PROBLEM DETAILS |
Repeat the items below without alteration, starting with the line that contains "Amongst the items" and continuing through the final line of the items.

STORED RECORDS |
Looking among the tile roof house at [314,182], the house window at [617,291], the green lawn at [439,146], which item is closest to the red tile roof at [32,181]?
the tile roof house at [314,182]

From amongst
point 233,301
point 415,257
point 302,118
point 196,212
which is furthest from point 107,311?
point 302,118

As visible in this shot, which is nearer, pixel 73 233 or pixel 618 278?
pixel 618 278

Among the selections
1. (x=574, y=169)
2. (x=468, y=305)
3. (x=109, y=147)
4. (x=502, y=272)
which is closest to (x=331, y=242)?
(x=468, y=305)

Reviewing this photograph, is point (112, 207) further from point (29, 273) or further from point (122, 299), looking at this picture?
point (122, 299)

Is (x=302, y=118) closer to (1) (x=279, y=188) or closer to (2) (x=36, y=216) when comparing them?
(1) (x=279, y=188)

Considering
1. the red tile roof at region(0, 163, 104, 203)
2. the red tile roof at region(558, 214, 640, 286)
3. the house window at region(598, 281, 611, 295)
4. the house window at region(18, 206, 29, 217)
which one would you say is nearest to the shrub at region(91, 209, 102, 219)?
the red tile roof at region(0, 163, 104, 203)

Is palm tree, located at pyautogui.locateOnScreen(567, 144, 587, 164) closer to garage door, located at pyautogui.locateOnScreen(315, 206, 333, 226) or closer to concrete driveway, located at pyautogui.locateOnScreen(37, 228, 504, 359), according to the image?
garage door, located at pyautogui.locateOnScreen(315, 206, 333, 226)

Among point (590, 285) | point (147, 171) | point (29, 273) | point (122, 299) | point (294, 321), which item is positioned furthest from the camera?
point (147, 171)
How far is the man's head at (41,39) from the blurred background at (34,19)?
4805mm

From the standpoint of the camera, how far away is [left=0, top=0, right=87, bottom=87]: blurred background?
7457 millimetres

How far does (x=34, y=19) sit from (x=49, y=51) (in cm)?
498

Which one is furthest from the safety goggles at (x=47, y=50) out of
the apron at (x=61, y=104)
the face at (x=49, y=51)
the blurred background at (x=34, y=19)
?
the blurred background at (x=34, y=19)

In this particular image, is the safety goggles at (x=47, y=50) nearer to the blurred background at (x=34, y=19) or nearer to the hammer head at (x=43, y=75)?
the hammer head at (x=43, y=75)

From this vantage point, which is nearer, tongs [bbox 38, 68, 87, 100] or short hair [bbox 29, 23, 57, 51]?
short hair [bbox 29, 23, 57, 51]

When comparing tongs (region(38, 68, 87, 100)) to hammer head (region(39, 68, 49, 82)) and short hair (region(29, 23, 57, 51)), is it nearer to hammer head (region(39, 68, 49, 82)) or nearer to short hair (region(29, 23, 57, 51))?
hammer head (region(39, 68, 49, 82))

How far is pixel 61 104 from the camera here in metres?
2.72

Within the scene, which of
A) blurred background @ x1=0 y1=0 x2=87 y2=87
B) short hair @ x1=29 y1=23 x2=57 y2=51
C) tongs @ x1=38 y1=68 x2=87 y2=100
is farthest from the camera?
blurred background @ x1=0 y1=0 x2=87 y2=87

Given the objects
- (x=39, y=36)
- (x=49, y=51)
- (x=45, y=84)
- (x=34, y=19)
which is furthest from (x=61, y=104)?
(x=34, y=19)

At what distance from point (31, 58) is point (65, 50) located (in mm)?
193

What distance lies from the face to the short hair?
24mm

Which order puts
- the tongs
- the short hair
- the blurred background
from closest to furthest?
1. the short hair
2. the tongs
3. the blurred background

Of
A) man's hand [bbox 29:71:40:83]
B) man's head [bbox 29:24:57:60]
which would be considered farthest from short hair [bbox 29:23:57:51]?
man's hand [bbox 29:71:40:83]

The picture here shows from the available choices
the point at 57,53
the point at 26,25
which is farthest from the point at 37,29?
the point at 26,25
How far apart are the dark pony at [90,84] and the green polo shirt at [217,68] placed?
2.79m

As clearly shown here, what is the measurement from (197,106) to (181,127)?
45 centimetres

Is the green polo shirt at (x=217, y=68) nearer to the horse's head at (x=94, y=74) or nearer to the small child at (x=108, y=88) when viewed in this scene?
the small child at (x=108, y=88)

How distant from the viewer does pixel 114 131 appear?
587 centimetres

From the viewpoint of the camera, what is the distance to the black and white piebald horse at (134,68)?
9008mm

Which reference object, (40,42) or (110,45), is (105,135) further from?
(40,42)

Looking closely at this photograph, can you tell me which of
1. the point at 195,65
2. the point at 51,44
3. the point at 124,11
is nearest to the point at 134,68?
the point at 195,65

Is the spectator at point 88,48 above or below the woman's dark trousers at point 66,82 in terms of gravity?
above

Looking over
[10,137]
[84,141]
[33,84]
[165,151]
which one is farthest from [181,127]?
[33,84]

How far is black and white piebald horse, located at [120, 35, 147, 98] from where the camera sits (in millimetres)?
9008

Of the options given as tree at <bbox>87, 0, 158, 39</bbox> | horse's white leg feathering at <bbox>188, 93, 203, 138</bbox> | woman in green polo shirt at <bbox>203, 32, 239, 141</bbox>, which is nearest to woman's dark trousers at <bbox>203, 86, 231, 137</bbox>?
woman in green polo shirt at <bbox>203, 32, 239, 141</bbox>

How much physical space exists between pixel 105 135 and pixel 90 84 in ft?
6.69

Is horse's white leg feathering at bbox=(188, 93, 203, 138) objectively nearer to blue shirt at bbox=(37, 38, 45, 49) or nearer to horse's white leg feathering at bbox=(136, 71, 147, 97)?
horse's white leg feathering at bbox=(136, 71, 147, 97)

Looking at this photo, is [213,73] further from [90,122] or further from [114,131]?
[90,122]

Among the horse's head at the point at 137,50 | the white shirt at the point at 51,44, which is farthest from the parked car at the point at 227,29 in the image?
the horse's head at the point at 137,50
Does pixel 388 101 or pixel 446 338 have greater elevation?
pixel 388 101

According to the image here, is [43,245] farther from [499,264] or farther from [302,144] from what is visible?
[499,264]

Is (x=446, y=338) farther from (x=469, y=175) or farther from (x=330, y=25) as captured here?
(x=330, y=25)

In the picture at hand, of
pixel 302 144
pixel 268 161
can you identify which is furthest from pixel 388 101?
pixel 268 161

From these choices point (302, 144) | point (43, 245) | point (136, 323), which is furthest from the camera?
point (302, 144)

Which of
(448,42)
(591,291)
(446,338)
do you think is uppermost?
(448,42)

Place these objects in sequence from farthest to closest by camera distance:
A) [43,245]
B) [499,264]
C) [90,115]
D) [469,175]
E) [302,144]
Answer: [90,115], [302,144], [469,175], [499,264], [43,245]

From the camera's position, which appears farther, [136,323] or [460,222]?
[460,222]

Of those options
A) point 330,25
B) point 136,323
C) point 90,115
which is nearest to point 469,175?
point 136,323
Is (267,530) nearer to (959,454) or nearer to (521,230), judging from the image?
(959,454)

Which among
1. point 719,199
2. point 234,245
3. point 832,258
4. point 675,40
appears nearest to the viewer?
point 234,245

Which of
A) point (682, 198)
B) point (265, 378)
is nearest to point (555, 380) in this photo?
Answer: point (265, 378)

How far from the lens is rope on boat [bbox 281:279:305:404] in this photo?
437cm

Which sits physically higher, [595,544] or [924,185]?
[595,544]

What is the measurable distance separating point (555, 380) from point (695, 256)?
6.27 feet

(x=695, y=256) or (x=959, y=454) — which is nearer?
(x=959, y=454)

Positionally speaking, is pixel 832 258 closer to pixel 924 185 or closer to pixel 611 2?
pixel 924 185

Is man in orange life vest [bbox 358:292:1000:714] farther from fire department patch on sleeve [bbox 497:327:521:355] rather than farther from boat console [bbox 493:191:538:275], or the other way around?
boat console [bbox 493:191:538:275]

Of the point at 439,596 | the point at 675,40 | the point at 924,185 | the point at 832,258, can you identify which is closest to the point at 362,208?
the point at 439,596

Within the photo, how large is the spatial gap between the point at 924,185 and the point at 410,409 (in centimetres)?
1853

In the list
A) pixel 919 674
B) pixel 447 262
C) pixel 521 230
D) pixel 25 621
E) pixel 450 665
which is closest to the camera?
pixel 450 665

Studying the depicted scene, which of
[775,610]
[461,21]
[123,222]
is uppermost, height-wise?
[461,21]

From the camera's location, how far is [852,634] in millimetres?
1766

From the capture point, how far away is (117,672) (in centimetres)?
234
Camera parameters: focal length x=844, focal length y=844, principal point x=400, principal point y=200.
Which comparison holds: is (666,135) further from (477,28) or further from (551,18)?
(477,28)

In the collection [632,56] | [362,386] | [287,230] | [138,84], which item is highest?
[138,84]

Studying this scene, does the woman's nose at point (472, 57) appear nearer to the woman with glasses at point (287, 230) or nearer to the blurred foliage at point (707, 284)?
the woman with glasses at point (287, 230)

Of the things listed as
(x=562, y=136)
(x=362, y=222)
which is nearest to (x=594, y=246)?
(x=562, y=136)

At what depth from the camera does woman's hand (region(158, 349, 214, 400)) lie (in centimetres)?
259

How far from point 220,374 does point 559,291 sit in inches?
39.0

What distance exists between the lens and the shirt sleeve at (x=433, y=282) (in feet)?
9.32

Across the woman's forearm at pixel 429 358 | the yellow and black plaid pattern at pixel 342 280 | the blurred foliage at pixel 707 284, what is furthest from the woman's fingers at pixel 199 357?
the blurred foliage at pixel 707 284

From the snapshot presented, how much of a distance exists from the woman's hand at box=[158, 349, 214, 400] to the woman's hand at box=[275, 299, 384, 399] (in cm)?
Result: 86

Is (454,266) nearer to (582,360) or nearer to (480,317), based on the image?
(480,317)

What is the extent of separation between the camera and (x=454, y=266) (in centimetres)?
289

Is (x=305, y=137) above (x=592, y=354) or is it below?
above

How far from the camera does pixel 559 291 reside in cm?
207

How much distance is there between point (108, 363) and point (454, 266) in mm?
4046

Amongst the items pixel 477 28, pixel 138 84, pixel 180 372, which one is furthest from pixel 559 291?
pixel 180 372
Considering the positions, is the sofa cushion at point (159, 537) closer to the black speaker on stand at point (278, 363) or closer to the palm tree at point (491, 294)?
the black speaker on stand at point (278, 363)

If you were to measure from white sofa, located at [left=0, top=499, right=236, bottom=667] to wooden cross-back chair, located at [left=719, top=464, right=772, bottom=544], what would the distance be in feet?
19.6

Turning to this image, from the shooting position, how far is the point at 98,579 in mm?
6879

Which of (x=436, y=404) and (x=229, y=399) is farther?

TASK RESPONSE |
Amongst the items pixel 477 28, pixel 138 84, pixel 180 372, which one is furthest from pixel 559 291?
pixel 180 372
Considering the positions, is the sofa cushion at point (159, 537) closer to the black speaker on stand at point (278, 363) or closer to the palm tree at point (491, 294)?
the black speaker on stand at point (278, 363)

If you were to measure from white sofa, located at [left=0, top=499, right=236, bottom=667] to wooden cross-back chair, located at [left=719, top=464, right=772, bottom=544], what would the distance be in feet?
19.6

Turning to this image, from the shooting position, how far is the point at 98,579 in mm?
6879

Which of (x=436, y=404) and (x=229, y=399) is farther?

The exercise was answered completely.